The ego or self or default mode network (I should come up with some new term that encapsulates all three) by its very nature necessitates a sense of lack. If we are truly separate, limited beings alone in the world, coming and going into permanent nothingness, then it is natural for us to try and escape this horrible truth. We feel that something is missing deep inside of us, that we are not enough. The usual human behavior we see around us is not all that surprising, viewed from this angle. There is an underlying anxiety or tension there, a need to fill this gap inside, this unresolved question.

So we try and chase after money, we chase after the perfect partner, the perfect distraction “out there” that can complete or fill our sense of being not enough. One seemingly finite being trying to escape its own self-enforced feeling of limitation by seeking another limited, finite thing outside of itself.

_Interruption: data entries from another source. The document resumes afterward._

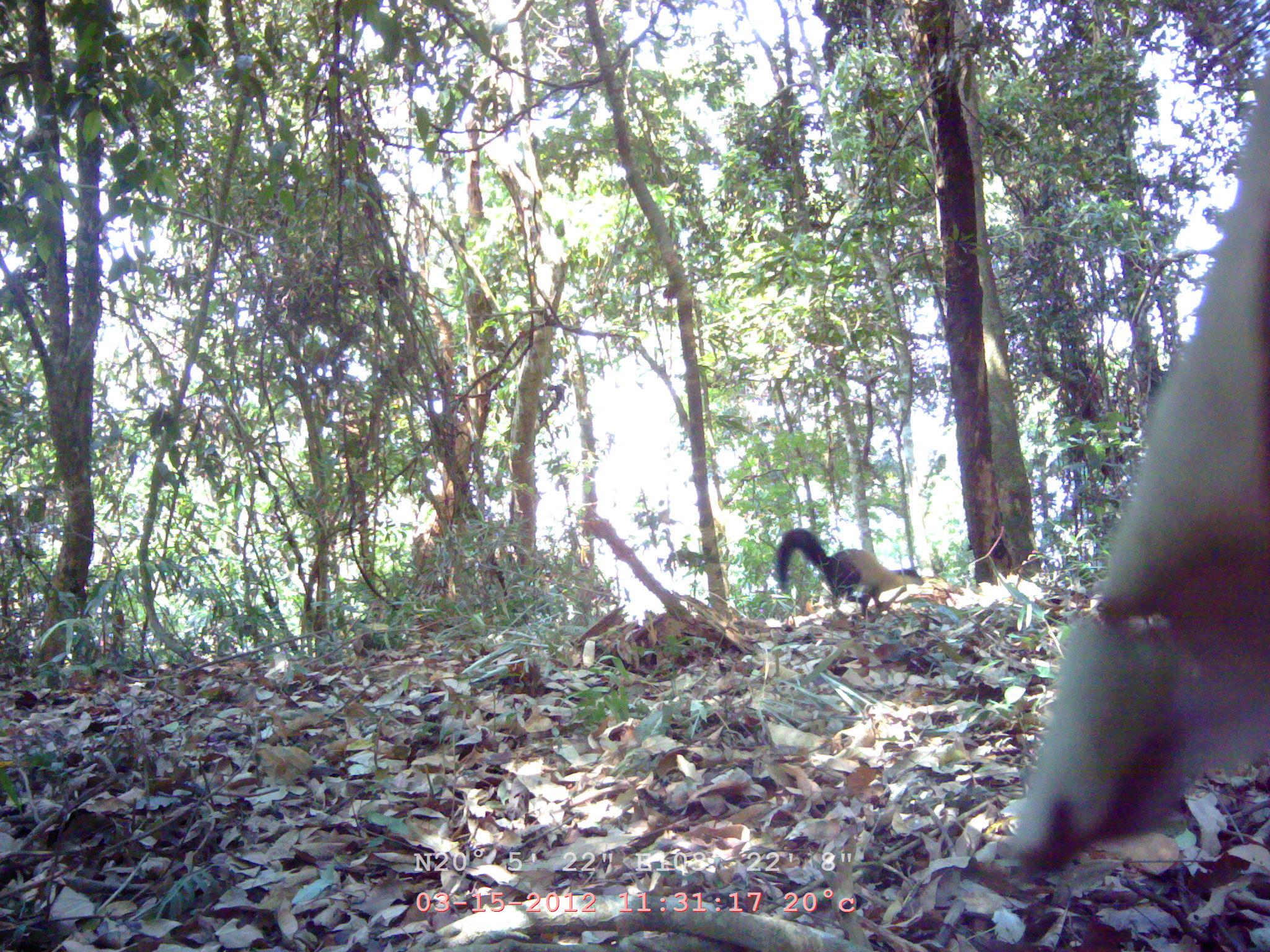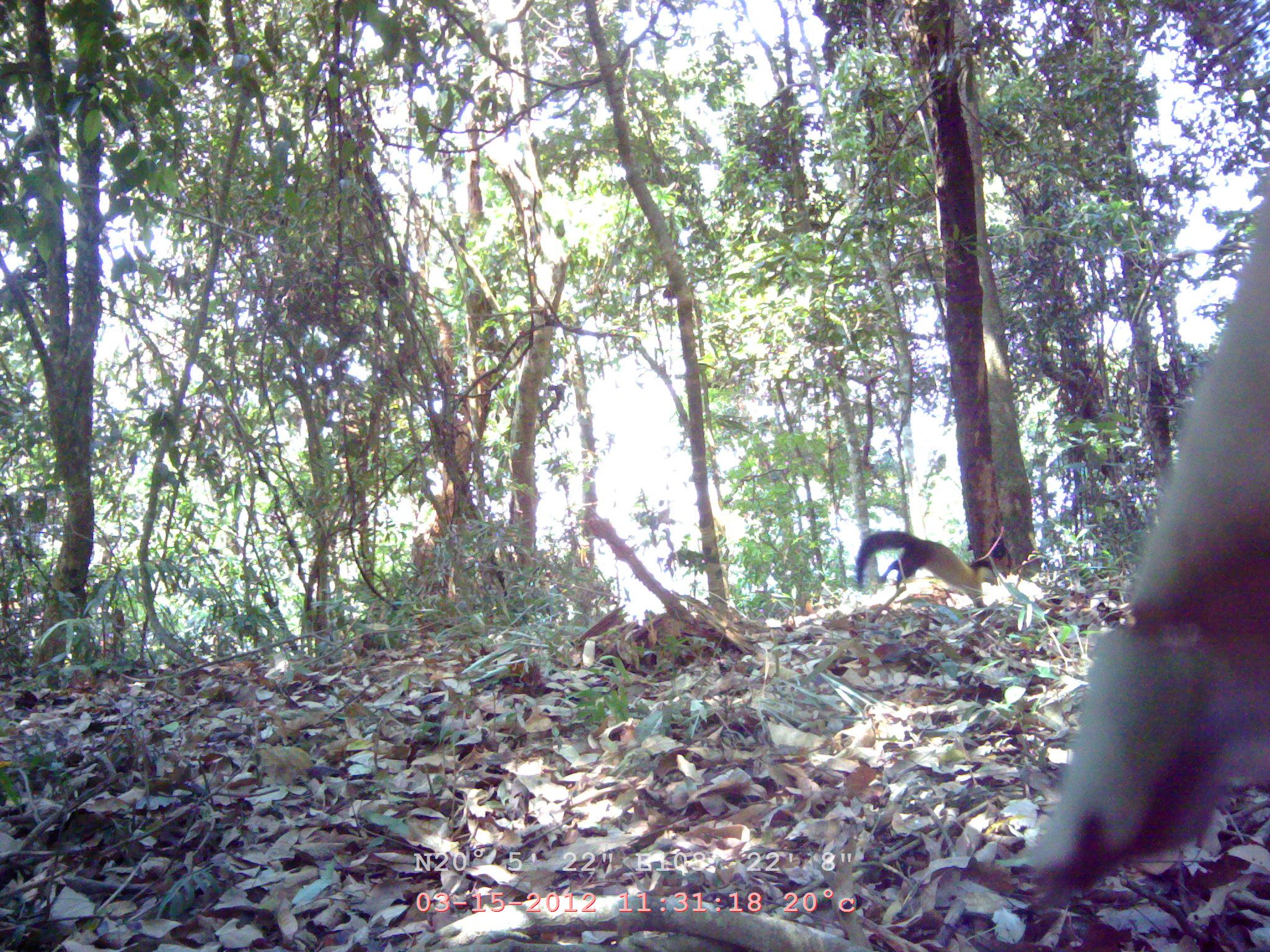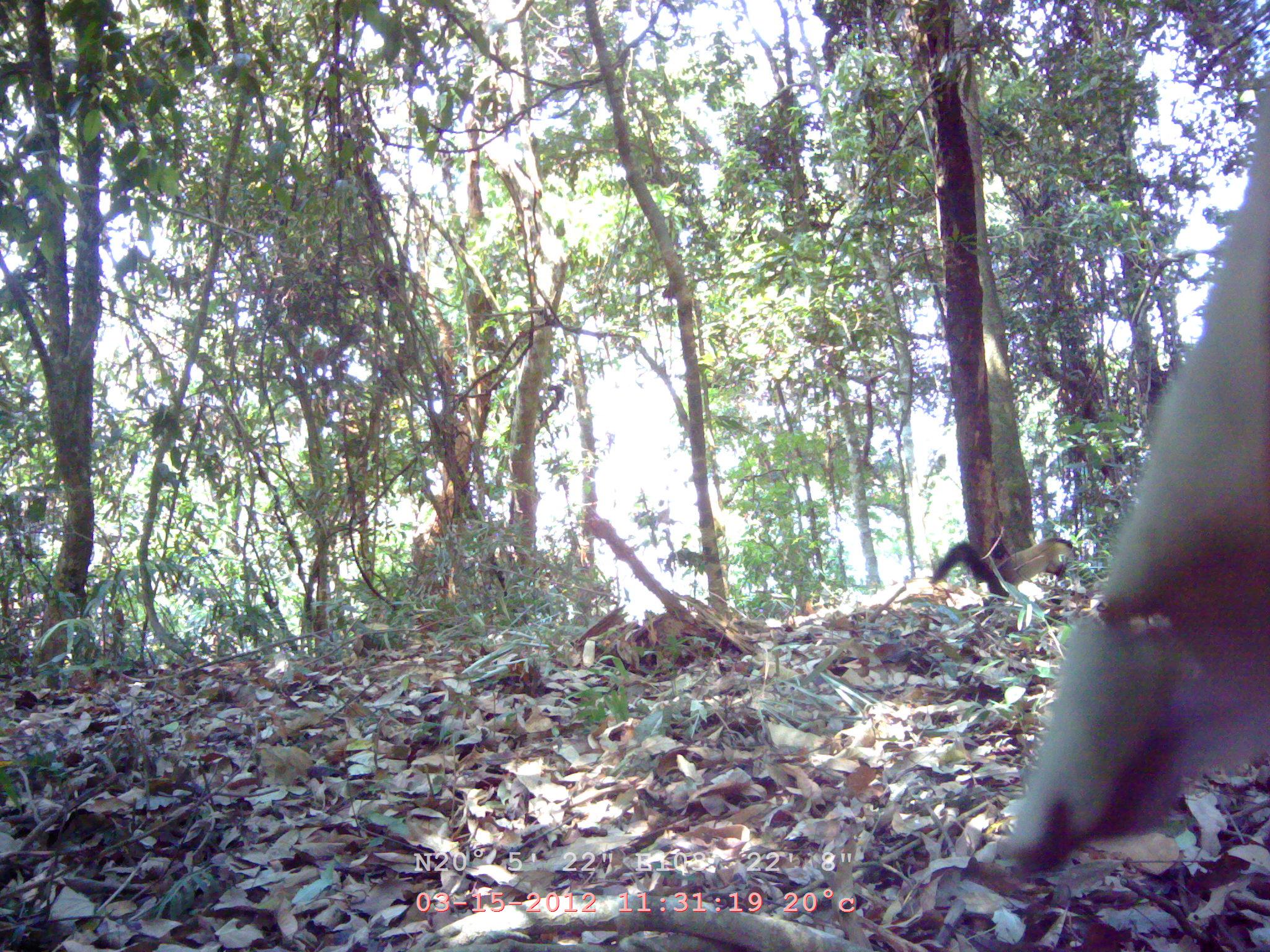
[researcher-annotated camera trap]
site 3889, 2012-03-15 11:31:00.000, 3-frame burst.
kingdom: Animalia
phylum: Chordata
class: Mammalia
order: Carnivora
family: Mustelidae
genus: Martes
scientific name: Martes flavigula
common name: yellow-throated marten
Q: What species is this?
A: Martes flavigula (yellow-throated marten).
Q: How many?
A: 1.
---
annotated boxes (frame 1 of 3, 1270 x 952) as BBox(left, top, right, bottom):
martes flavigula: BBox(773, 526, 924, 621)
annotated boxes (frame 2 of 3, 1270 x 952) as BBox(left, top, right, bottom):
martes flavigula: BBox(852, 528, 998, 616)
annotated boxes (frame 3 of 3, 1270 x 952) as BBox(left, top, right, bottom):
martes flavigula: BBox(928, 529, 1075, 617)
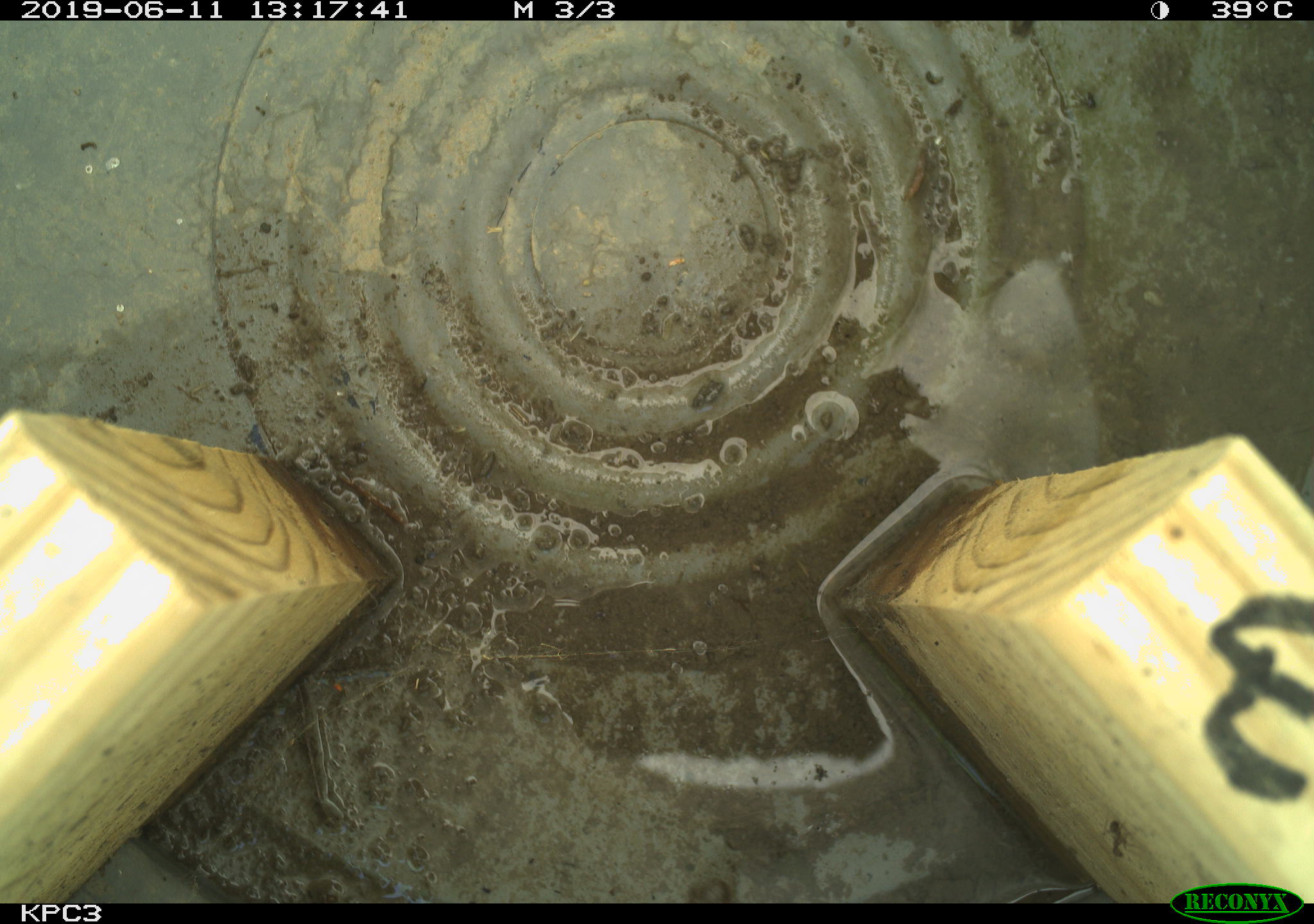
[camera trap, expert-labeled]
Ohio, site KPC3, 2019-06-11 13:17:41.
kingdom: Animalia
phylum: Chordata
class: Reptilia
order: Squamata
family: Colubridae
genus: Thamnophis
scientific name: Thamnophis sirtalis sirtalis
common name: eastern gartersnake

It is a fool’s errand. As I discuss in the book, there are a variety of reasons we have committed ourselves to this nonsensical search. And the search is coming from a natural impulse to find wholeness or completeness. But we are looking in the wrong direction. The “me” is looking “out there” for something to bring it peace and relaxation, which is a flawed notion from the very beginning.

The direction has to be reversed, we have to look inside of ourselves. Put the burden of proof on your “self” to prove its own existence, this is what meditation is about. If you are in fact this limited, separate being, then where is it? What proof do we actually have for this me, this ego, with all its problems and worries?

Let the mind exhaust itself trying to bring forth a thousand-and-one descriptions for who you are. None of them last, none of them remain in the fire of meditation. This cosmic boredom and loneliness must be faced head-on. The continual energy that is lost in searching for completion “out there” is reversed and turned inwards, forcing us to confront this machine of the mind.

“I had decided that whatever boredom was, I was determined to live with it. If this was how nature wanted me to be alone, okay, then let nature take its own course. But the strangest thing happened with my determination to live with boredom. One day it disappeared. I was there alone but no longer lonely. And since then it has not appeared again.”

-Osho

As we confront the essential boredom and incompleteness of the modern mind, we are by definition not feeding the sense of incompleteness. We are literally boring ourselves to death. This is easily observable first-hand or through the neuroscience I outline in the book. The default mode network is gradually diminished, and with the dissolving of the self comes the reintegration into oneness. If there is no longer a “me”, then how can there be anything missing? Who would be there to be incomplete? Those things require duality, separation, a subject and an object.

In these magnificently boring times of quarantine and isolation, we might as well see this thing through to the end. Let yourself be bored to death through meditation, let your self be utterly starved until it withers away. What remains is the answer to our eternal question, our eternal search for wholeness.